▸ **Your instructions**
When you reach the line in the data below that contains "At The Game", please start repeating lines exactly, and stop after the line that contains "Opening Credits: Grey's", repeating nothing else.

------ Data under study

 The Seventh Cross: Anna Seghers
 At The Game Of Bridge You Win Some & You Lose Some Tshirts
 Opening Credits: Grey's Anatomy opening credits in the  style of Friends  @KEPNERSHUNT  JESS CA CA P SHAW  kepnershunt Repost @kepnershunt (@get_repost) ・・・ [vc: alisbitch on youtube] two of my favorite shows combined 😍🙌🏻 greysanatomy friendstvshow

------------
------ Data under study

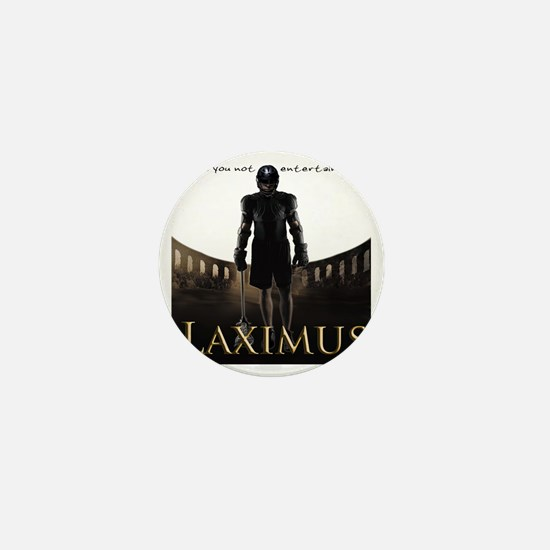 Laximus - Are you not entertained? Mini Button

------------

▸ **Task answer**
 At The Game Of Bridge You Win Some & You Lose Some Tshirts
 Opening Credits: Grey's Anatomy opening credits in the  style of Friends  @KEPNERSHUNT  JESS CA CA P SHAW  kepnershunt Repost @kepnershunt (@get_repost) ・・・ [vc: alisbitch on youtube] two of my favorite shows combined 😍🙌🏻 greysanatomy friendstvshow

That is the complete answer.